§ **Aim of the task**: Transcribe the following rows word for word, with no changes.

Entries taken from a collection:

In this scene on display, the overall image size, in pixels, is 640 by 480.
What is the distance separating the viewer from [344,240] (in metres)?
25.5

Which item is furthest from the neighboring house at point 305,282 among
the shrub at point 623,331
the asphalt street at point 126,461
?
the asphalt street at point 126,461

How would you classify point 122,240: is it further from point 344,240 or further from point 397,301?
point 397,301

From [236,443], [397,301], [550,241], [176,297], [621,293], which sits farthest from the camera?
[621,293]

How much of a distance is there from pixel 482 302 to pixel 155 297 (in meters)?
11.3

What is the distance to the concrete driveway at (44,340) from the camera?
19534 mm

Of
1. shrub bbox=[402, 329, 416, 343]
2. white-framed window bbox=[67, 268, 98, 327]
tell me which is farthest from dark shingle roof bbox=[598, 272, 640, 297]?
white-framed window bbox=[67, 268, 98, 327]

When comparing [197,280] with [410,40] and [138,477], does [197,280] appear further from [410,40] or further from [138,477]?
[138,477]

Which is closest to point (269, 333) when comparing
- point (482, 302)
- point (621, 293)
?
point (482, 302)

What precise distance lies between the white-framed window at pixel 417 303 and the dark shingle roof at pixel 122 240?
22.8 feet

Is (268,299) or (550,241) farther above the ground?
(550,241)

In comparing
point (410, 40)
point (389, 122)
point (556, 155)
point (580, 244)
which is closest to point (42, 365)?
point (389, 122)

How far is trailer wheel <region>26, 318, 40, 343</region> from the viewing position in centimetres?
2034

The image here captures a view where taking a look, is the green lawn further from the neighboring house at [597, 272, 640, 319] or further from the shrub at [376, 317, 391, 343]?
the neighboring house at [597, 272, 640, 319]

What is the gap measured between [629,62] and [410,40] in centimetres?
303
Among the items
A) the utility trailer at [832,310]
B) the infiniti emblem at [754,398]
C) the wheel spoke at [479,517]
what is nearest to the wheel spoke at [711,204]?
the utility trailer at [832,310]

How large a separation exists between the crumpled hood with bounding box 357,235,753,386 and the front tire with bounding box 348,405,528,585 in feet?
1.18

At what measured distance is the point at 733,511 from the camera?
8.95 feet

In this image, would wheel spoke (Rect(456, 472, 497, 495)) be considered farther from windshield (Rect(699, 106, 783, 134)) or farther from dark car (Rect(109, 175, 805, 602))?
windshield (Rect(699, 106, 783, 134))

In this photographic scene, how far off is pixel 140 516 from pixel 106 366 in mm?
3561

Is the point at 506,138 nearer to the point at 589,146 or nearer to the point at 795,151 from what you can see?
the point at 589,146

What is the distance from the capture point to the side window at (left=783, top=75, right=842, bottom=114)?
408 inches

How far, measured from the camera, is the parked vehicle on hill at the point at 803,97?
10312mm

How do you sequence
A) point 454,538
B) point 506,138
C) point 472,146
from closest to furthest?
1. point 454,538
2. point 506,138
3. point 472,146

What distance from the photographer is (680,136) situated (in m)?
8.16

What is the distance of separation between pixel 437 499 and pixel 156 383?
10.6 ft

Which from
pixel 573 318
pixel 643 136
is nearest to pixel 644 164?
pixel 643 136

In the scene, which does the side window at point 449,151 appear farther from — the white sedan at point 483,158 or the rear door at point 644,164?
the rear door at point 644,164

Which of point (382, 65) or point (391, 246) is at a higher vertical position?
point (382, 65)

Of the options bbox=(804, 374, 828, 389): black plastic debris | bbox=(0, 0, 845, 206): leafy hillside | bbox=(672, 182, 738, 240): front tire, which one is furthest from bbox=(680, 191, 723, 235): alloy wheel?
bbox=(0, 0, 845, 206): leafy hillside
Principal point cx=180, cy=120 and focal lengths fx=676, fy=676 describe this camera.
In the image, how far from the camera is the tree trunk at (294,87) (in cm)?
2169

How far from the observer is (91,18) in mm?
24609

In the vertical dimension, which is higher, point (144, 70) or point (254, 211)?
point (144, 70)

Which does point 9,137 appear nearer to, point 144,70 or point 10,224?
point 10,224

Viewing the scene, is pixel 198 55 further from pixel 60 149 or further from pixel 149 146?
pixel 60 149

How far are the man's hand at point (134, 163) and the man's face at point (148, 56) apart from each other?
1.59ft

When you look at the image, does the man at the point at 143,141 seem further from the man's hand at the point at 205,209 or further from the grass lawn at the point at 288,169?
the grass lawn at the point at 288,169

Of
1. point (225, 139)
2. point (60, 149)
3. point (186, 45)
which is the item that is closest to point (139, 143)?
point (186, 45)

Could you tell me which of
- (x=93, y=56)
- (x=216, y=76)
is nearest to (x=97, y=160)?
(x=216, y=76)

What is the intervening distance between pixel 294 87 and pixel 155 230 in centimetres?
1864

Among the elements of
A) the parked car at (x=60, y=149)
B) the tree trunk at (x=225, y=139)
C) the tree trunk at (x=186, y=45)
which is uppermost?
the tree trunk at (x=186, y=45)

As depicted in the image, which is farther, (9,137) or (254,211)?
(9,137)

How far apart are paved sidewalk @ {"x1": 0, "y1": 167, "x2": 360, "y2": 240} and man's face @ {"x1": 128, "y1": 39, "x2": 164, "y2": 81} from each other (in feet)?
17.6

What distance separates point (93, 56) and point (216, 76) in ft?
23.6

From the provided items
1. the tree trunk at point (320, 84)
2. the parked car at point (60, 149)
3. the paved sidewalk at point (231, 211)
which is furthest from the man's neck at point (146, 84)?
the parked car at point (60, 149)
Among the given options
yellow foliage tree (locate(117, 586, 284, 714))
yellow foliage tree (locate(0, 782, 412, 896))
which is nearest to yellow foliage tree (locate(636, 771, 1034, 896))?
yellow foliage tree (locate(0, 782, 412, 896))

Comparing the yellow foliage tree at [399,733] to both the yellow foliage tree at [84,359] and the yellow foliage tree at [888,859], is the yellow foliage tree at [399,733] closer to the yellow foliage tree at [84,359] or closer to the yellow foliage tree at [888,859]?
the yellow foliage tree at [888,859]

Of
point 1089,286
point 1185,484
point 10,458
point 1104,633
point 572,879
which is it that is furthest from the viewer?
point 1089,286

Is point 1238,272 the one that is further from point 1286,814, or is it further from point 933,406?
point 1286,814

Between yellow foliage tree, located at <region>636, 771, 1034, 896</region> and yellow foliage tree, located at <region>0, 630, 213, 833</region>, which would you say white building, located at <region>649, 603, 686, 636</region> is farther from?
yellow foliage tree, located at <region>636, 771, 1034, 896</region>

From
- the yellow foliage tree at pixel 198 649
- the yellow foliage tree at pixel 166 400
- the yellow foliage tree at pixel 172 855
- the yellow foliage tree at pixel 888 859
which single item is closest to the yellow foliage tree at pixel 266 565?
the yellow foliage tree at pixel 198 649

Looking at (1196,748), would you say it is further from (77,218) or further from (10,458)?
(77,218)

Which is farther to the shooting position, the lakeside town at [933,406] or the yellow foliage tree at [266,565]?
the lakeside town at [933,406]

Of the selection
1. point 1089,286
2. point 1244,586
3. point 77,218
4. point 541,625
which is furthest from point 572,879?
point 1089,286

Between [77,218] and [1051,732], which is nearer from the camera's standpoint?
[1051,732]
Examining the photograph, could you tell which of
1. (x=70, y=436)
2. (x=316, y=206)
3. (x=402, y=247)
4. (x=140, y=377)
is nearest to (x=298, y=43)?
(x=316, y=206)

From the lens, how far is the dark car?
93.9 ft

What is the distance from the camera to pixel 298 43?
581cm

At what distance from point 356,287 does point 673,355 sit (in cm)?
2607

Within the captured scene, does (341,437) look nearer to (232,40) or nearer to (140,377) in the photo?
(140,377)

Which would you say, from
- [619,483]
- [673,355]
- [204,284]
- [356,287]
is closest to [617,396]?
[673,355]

§ **Exercise answer**:
In this scene on display, the overall image size, in pixels, is 640 by 480.
What is the distance separating the viewer from [344,240] (in metres)?
25.5

Which item is furthest from the neighboring house at point 305,282 among
the shrub at point 623,331
the asphalt street at point 126,461
?
the asphalt street at point 126,461

How would you classify point 122,240: is it further from point 344,240 or further from point 397,301?
point 397,301

From [236,443], [397,301], [550,241], [176,297], [621,293], which sits farthest from the camera?
[621,293]

How much of a distance is there from pixel 482 302 to pixel 155 297 (in meters)?
11.3

What is the distance to the concrete driveway at (44,340) from the camera?
19534 mm

Of
1. shrub bbox=[402, 329, 416, 343]
2. white-framed window bbox=[67, 268, 98, 327]
tell me which is farthest from dark shingle roof bbox=[598, 272, 640, 297]?
white-framed window bbox=[67, 268, 98, 327]

When comparing [197,280] with [410,40] and [138,477], does [197,280] appear further from [410,40] or further from [138,477]?
[138,477]

Which is closest to point (269, 333) when comparing
- point (482, 302)
- point (621, 293)
?
point (482, 302)

What precise distance lies between the white-framed window at pixel 417 303 and the dark shingle roof at pixel 122 240?
22.8 feet

Is (268,299) or (550,241) farther above the ground?
(550,241)

In comparing
point (410, 40)
point (389, 122)
point (556, 155)
point (580, 244)
which is closest to point (42, 365)?
point (389, 122)

How far is trailer wheel <region>26, 318, 40, 343</region> from the viewing position in centimetres?
2034

The image here captures a view where taking a look, is the green lawn further from the neighboring house at [597, 272, 640, 319] or further from the shrub at [376, 317, 391, 343]?
the neighboring house at [597, 272, 640, 319]

What is the gap measured between [629,62] and [410,40] in centimetres?
303
Among the items
A) the utility trailer at [832,310]
B) the infiniti emblem at [754,398]
C) the wheel spoke at [479,517]
what is nearest to the wheel spoke at [711,204]?
the utility trailer at [832,310]

How large a separation exists between the crumpled hood with bounding box 357,235,753,386 and the front tire with bounding box 348,405,528,585 in feet?
1.18

At what measured distance is the point at 733,511 from the camera?
8.95 feet

In this image, would wheel spoke (Rect(456, 472, 497, 495)) be considered farther from windshield (Rect(699, 106, 783, 134)) or farther from dark car (Rect(109, 175, 805, 602))?
windshield (Rect(699, 106, 783, 134))

In this photographic scene, how far off is pixel 140 516 from pixel 106 366 in mm?
3561

Is the point at 506,138 nearer to the point at 589,146 or nearer to the point at 795,151 from what you can see?
the point at 589,146

What is the distance from the capture point to the side window at (left=783, top=75, right=842, bottom=114)?
408 inches

How far, measured from the camera, is the parked vehicle on hill at the point at 803,97?
10312mm

How do you sequence
A) point 454,538
B) point 506,138
C) point 472,146
from closest to furthest?
1. point 454,538
2. point 506,138
3. point 472,146

What distance from the photographer is (680,136) situated (in m)?
8.16

What is the distance of separation between pixel 437 499 and pixel 156 383?
10.6 ft

Which from
pixel 573 318
pixel 643 136
is nearest to pixel 644 164?
pixel 643 136

In the scene, which does the side window at point 449,151 appear farther from — the white sedan at point 483,158 or the rear door at point 644,164?
the rear door at point 644,164

Which of point (382, 65) or point (391, 246) is at a higher vertical position?
point (382, 65)

Of the options bbox=(804, 374, 828, 389): black plastic debris | bbox=(0, 0, 845, 206): leafy hillside | bbox=(672, 182, 738, 240): front tire, which one is furthest from bbox=(680, 191, 723, 235): alloy wheel?
bbox=(0, 0, 845, 206): leafy hillside
Principal point cx=180, cy=120 and focal lengths fx=676, fy=676 describe this camera.
In the image, how far from the camera is the tree trunk at (294,87) (in cm)?
2169

How far from the observer is (91,18) in mm?
24609

In the vertical dimension, which is higher, point (144, 70) or point (254, 211)?
point (144, 70)

Which does point 9,137 appear nearer to, point 144,70 or point 10,224?
point 10,224

Viewing the scene, is pixel 198 55 further from pixel 60 149 or further from pixel 149 146?
pixel 60 149

How far are the man's hand at point (134, 163) and the man's face at point (148, 56) apart from each other?
1.59ft

When you look at the image, does the man at the point at 143,141 seem further from the man's hand at the point at 205,209 or further from the grass lawn at the point at 288,169?
the grass lawn at the point at 288,169

Of
1. point (225, 139)
2. point (60, 149)
3. point (186, 45)
which is the item that is closest to point (139, 143)?
point (186, 45)

Could you tell me which of
- (x=93, y=56)
- (x=216, y=76)
is nearest to (x=97, y=160)?
(x=216, y=76)

What is the intervening distance between pixel 294 87 and pixel 155 230 in centimetres?
1864

Among the elements of
A) the parked car at (x=60, y=149)
B) the tree trunk at (x=225, y=139)
C) the tree trunk at (x=186, y=45)
which is uppermost?
the tree trunk at (x=186, y=45)

As depicted in the image, which is farther, (9,137) or (254,211)?
(9,137)

How far apart are paved sidewalk @ {"x1": 0, "y1": 167, "x2": 360, "y2": 240} and man's face @ {"x1": 128, "y1": 39, "x2": 164, "y2": 81} from each other (in feet)?
17.6

What distance separates point (93, 56) and point (216, 76) in ft?
23.6

From the provided items
1. the tree trunk at point (320, 84)
2. the parked car at point (60, 149)
3. the paved sidewalk at point (231, 211)
which is furthest from the man's neck at point (146, 84)?
the parked car at point (60, 149)
Among the given options
yellow foliage tree (locate(117, 586, 284, 714))
yellow foliage tree (locate(0, 782, 412, 896))
which is nearest to yellow foliage tree (locate(636, 771, 1034, 896))?
yellow foliage tree (locate(0, 782, 412, 896))

Comparing the yellow foliage tree at [399,733] to both the yellow foliage tree at [84,359] and the yellow foliage tree at [888,859], is the yellow foliage tree at [399,733] closer to the yellow foliage tree at [84,359] or closer to the yellow foliage tree at [888,859]?
the yellow foliage tree at [888,859]

Of
point 1089,286
point 1185,484
point 10,458
point 1104,633
point 572,879
which is it that is furthest from the viewer?
point 1089,286

Is point 1238,272 the one that is further from point 1286,814, or is it further from point 933,406?
point 1286,814

Between yellow foliage tree, located at <region>636, 771, 1034, 896</region> and yellow foliage tree, located at <region>0, 630, 213, 833</region>, which would you say white building, located at <region>649, 603, 686, 636</region> is farther from?
yellow foliage tree, located at <region>636, 771, 1034, 896</region>

From
- the yellow foliage tree at pixel 198 649
- the yellow foliage tree at pixel 166 400
- the yellow foliage tree at pixel 172 855
- the yellow foliage tree at pixel 888 859
which single item is closest to the yellow foliage tree at pixel 266 565?
the yellow foliage tree at pixel 198 649

Looking at (1196,748), would you say it is further from (77,218) or further from (10,458)?
(77,218)

Which is farther to the shooting position, the lakeside town at [933,406] or the yellow foliage tree at [266,565]?
the lakeside town at [933,406]

Of the selection
1. point 1089,286
2. point 1244,586
3. point 77,218
4. point 541,625
which is furthest from point 572,879?
point 1089,286

Between [77,218] and [1051,732], which is nearer from the camera's standpoint?
[1051,732]
Examining the photograph, could you tell which of
1. (x=70, y=436)
2. (x=316, y=206)
3. (x=402, y=247)
4. (x=140, y=377)
is nearest to (x=298, y=43)?
(x=316, y=206)

From the lens, how far is the dark car?
93.9 ft

What is the distance from the camera to pixel 298 43?
581cm

At what distance from point 356,287 does point 673,355 sit (in cm)?
2607

Within the captured scene, does (341,437) look nearer to (232,40) or nearer to (140,377) in the photo?
(140,377)

Which would you say, from
- [619,483]
- [673,355]
- [204,284]
- [356,287]
is closest to [617,396]?
[673,355]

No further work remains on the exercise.